§ **Written problem**:
Rewrite the data below, substituting "most distant" for each occurrence of "farthest" and leaving everything else unchanged.

§ **Records to use**:
---
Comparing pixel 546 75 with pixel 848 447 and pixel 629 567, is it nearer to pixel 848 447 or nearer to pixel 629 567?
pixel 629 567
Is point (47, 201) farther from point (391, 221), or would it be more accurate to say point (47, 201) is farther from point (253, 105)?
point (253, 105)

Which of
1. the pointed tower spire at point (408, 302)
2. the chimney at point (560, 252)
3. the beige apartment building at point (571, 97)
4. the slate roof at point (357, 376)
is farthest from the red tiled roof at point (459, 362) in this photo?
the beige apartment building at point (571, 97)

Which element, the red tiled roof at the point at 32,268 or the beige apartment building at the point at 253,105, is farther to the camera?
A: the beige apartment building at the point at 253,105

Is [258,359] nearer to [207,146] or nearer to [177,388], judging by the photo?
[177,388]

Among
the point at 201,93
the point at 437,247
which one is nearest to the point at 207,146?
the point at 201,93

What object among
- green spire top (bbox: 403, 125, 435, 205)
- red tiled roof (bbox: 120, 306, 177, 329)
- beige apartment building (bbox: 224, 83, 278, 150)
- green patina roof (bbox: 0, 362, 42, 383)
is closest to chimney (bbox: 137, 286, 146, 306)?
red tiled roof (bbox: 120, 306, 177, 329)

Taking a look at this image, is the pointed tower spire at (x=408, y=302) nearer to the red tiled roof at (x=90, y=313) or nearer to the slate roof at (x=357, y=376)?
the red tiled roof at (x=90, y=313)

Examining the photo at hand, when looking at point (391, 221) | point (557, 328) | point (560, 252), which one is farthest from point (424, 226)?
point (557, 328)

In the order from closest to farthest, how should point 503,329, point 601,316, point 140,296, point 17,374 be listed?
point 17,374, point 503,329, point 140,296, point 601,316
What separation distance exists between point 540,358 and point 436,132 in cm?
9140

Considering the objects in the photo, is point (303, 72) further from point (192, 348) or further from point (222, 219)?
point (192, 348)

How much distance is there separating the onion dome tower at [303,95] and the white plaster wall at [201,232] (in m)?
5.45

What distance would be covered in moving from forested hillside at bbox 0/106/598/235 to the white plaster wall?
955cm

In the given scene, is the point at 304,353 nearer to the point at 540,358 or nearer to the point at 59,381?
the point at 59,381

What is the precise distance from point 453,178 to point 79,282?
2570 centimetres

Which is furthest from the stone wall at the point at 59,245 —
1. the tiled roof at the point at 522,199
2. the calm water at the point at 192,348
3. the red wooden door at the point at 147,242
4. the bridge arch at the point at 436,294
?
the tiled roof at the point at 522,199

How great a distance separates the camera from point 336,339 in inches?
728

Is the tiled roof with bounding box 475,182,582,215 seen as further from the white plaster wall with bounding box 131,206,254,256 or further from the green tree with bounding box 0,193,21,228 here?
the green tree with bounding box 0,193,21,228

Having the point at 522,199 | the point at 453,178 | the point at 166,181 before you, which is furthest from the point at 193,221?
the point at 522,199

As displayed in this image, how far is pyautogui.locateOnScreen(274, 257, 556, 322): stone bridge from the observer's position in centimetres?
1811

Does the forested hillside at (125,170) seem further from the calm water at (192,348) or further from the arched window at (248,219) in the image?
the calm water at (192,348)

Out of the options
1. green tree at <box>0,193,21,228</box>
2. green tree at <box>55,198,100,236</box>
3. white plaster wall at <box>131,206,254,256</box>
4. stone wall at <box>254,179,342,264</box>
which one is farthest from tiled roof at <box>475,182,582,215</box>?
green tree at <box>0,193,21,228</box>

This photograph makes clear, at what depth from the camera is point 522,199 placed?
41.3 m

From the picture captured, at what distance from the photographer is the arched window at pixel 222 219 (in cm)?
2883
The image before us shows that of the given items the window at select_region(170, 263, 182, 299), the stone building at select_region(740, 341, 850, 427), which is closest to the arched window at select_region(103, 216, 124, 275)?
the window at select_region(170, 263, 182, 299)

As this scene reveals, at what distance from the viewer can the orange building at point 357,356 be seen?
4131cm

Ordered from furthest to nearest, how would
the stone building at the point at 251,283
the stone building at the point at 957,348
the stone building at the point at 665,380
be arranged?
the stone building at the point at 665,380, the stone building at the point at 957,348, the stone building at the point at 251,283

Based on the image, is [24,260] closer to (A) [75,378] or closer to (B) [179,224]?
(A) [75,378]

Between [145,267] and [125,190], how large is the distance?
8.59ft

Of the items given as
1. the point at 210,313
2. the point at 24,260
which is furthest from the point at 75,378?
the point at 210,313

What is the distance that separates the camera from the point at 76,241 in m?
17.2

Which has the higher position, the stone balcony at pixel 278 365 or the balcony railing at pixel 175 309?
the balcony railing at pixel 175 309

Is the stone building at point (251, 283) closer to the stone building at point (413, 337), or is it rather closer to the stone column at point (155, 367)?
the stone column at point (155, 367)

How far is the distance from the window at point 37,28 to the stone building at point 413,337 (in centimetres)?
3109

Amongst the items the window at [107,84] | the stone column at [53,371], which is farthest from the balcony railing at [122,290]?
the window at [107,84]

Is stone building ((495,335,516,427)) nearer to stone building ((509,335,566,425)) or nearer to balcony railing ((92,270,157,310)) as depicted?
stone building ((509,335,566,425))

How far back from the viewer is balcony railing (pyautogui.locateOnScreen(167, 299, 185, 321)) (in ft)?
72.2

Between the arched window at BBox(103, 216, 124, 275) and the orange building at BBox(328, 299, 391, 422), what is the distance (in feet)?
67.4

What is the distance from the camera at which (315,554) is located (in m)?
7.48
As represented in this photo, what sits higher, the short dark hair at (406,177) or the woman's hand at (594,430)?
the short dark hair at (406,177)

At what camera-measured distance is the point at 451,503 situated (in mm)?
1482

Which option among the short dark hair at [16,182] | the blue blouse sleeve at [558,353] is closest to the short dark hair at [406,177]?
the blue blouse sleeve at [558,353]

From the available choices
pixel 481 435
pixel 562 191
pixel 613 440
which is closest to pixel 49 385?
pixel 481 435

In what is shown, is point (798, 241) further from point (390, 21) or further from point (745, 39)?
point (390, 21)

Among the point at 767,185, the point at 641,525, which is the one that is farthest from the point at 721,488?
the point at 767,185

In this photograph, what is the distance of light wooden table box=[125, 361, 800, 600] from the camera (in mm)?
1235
---
§ **In response**:
Comparing pixel 546 75 with pixel 848 447 and pixel 629 567, is it nearer to pixel 848 447 or nearer to pixel 629 567?
pixel 629 567
Is point (47, 201) farther from point (391, 221), or would it be more accurate to say point (47, 201) is farther from point (253, 105)?
point (253, 105)

Which of
1. the pointed tower spire at point (408, 302)
2. the chimney at point (560, 252)
3. the beige apartment building at point (571, 97)
4. the slate roof at point (357, 376)
is most distant from the red tiled roof at point (459, 362) in this photo?
the beige apartment building at point (571, 97)

Which element, the red tiled roof at the point at 32,268 or the beige apartment building at the point at 253,105, is farther to the camera?
A: the beige apartment building at the point at 253,105

Is [258,359] nearer to [207,146] or nearer to [177,388], judging by the photo?
[177,388]

Among
the point at 201,93
the point at 437,247
which one is nearest to the point at 207,146?
the point at 201,93

What object among
- green spire top (bbox: 403, 125, 435, 205)
- red tiled roof (bbox: 120, 306, 177, 329)
- beige apartment building (bbox: 224, 83, 278, 150)
- green patina roof (bbox: 0, 362, 42, 383)
is closest to chimney (bbox: 137, 286, 146, 306)?
red tiled roof (bbox: 120, 306, 177, 329)

Taking a look at this image, is the pointed tower spire at (x=408, y=302) nearer to the red tiled roof at (x=90, y=313) or nearer to the slate roof at (x=357, y=376)?
the red tiled roof at (x=90, y=313)

Examining the photo at hand, when looking at point (391, 221) | point (557, 328) | point (560, 252), which one is most distant from point (424, 226)?
point (557, 328)

In the order from closest to most distant, how should point 503,329, point 601,316, point 140,296, point 17,374 be listed?
point 17,374, point 503,329, point 140,296, point 601,316
What separation distance exists between point 540,358 and point 436,132 in cm?
9140

Considering the objects in the photo, is point (303, 72) further from point (192, 348) or further from point (222, 219)?
point (192, 348)

How much distance is there separating the onion dome tower at [303,95] and the white plaster wall at [201,232] (in m)?
5.45

What distance would be covered in moving from forested hillside at bbox 0/106/598/235 to the white plaster wall?
955cm

In the given scene, is the point at 304,353 nearer to the point at 540,358 or nearer to the point at 59,381?
the point at 59,381

What is the precise distance from point 453,178 to point 79,282?
2570 centimetres

Which is furthest from the stone wall at the point at 59,245 —
1. the tiled roof at the point at 522,199
2. the calm water at the point at 192,348
3. the red wooden door at the point at 147,242
4. the bridge arch at the point at 436,294
?
the tiled roof at the point at 522,199

How great a distance separates the camera from point 336,339 in inches?
728

Is the tiled roof with bounding box 475,182,582,215 seen as further from the white plaster wall with bounding box 131,206,254,256 or further from the green tree with bounding box 0,193,21,228 here?
the green tree with bounding box 0,193,21,228

Having the point at 522,199 | the point at 453,178 | the point at 166,181 before you, which is furthest from the point at 193,221?
the point at 522,199

As displayed in this image, how far is pyautogui.locateOnScreen(274, 257, 556, 322): stone bridge from the observer's position in centimetres?
1811

Does the forested hillside at (125,170) seem further from the calm water at (192,348) or further from the arched window at (248,219) in the image?
the calm water at (192,348)

Out of the options
1. green tree at <box>0,193,21,228</box>
2. green tree at <box>55,198,100,236</box>
3. white plaster wall at <box>131,206,254,256</box>
4. stone wall at <box>254,179,342,264</box>
which one is most distant from tiled roof at <box>475,182,582,215</box>?
green tree at <box>0,193,21,228</box>

This photograph makes clear, at what depth from the camera is point 522,199 placed?
41.3 m

From the picture captured, at what distance from the photographer is the arched window at pixel 222 219 (in cm)?
2883
The image before us shows that of the given items the window at select_region(170, 263, 182, 299), the stone building at select_region(740, 341, 850, 427), which is closest to the arched window at select_region(103, 216, 124, 275)?
the window at select_region(170, 263, 182, 299)

As this scene reveals, at what distance from the viewer can the orange building at point 357,356 be seen?
4131cm

Ordered from furthest to nearest, how would
the stone building at the point at 251,283
the stone building at the point at 957,348
the stone building at the point at 665,380
be arranged?
the stone building at the point at 665,380, the stone building at the point at 957,348, the stone building at the point at 251,283

Based on the image, is [24,260] closer to (A) [75,378] or closer to (B) [179,224]?
(A) [75,378]

Between [145,267] and [125,190], how large is the distance?
8.59ft

Of the items given as
1. the point at 210,313
2. the point at 24,260
which is furthest from the point at 75,378?
the point at 210,313

What is the distance that separates the camera from the point at 76,241 in m?
17.2

Which has the higher position, the stone balcony at pixel 278 365 or the balcony railing at pixel 175 309?
the balcony railing at pixel 175 309

Is the stone building at point (251, 283) closer to the stone building at point (413, 337), or is it rather closer to the stone column at point (155, 367)?
the stone column at point (155, 367)

How far is the distance from the window at point 37,28 to the stone building at point 413,337 (in centimetres)?
3109

Amongst the items the window at [107,84] | the stone column at [53,371], which is most distant from the balcony railing at [122,290]?
the window at [107,84]

Is stone building ((495,335,516,427)) nearer to stone building ((509,335,566,425)) or nearer to balcony railing ((92,270,157,310)) as depicted?
stone building ((509,335,566,425))

How far back from the viewer is balcony railing (pyautogui.locateOnScreen(167, 299, 185, 321)) (in ft)?
72.2

Between the arched window at BBox(103, 216, 124, 275) and the orange building at BBox(328, 299, 391, 422), what is the distance (in feet)?
67.4

What is the distance from the camera at which (315,554) is located (in m)?
7.48
As represented in this photo, what sits higher, the short dark hair at (406,177) or the woman's hand at (594,430)?
the short dark hair at (406,177)

At what camera-measured distance is the point at 451,503 situated (in mm)?
1482

Which option among the short dark hair at [16,182] | the blue blouse sleeve at [558,353] is closest to the short dark hair at [406,177]?
the blue blouse sleeve at [558,353]

From the available choices
pixel 481 435
pixel 562 191
pixel 613 440
which is closest to pixel 49 385?
pixel 481 435

In what is shown, is point (798, 241) further from point (390, 21) or further from point (745, 39)?
point (390, 21)

Among the point at 767,185, the point at 641,525, which is the one that is most distant from the point at 721,488?
the point at 767,185

In this photograph, what is the distance of light wooden table box=[125, 361, 800, 600] from the camera (in mm)?
1235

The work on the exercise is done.